Bendict XVI wishing to help the Church to embrace the New Evangelisation has created a new Pontifical Council for promoting the New Evangelisation. In doing this he said that, “without doubt a mending of the Christian fabric of society is urgently needed in all parts of the world. But for this to come about what is needed is to first remake the Christian fabric of the ecclesial community itself present in these countries and nations.” (Ubicumque et Semper) The Holy Father is teaching us that evangelization flows out of the very being of Christians; that if we are truly living the Redemption, then the New Evangelisation will arise organically from within the Church.
The New Evangelisation then, has been set in motion by the Holy Spirit who is guiding the Church to respond to the need of the world today, by bringing the Gospel and culture together, so that people can be transformed by Christ. Today’s era is similar to that of the Early Church; we are living in a newly pagan culture, in which the Church is being called to proclaim and witness to the truth and the power of Christ.

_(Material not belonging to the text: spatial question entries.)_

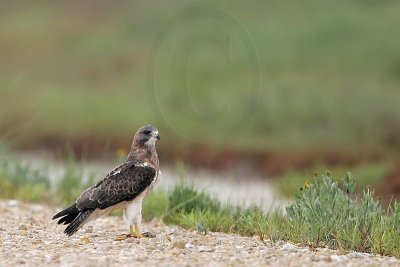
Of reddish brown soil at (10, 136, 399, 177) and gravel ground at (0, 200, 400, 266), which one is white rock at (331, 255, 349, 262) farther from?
reddish brown soil at (10, 136, 399, 177)

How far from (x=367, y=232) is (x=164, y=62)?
19237mm

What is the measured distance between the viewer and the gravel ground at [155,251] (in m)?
10.3

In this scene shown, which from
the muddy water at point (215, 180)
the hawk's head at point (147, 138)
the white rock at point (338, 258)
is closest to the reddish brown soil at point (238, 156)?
the muddy water at point (215, 180)

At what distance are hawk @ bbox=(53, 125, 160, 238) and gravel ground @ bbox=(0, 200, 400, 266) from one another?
0.24 m

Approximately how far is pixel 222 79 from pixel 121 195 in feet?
54.9

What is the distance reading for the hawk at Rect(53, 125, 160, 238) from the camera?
38.9 feet

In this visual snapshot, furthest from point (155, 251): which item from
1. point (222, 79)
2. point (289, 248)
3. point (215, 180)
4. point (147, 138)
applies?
point (222, 79)

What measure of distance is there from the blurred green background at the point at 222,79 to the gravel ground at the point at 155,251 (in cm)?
864

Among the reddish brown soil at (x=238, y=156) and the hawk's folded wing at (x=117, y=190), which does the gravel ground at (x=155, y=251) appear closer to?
the hawk's folded wing at (x=117, y=190)

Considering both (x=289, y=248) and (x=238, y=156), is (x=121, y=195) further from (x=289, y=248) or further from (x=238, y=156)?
(x=238, y=156)

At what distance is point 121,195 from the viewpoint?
11.9 metres

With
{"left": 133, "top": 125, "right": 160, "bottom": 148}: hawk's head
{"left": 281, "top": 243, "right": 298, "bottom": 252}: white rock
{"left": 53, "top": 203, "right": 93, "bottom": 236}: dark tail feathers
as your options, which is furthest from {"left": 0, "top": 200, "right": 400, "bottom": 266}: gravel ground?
{"left": 133, "top": 125, "right": 160, "bottom": 148}: hawk's head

New Evangelisation involves the whole content of faith right from the start, witnessing to Christ and the Redemption and inviting others to live the new life of grace in the universal communion of the Church.
As in the Apostolic era, so today, we do not know what the Church will look like in the future; what we can see is what the Church looks like today at the start of this era of the New Evangelisation, and we can offer ourselves humbly to God, that He might find us full of faith-filled hope in the mission of His Son, Jesus Christ.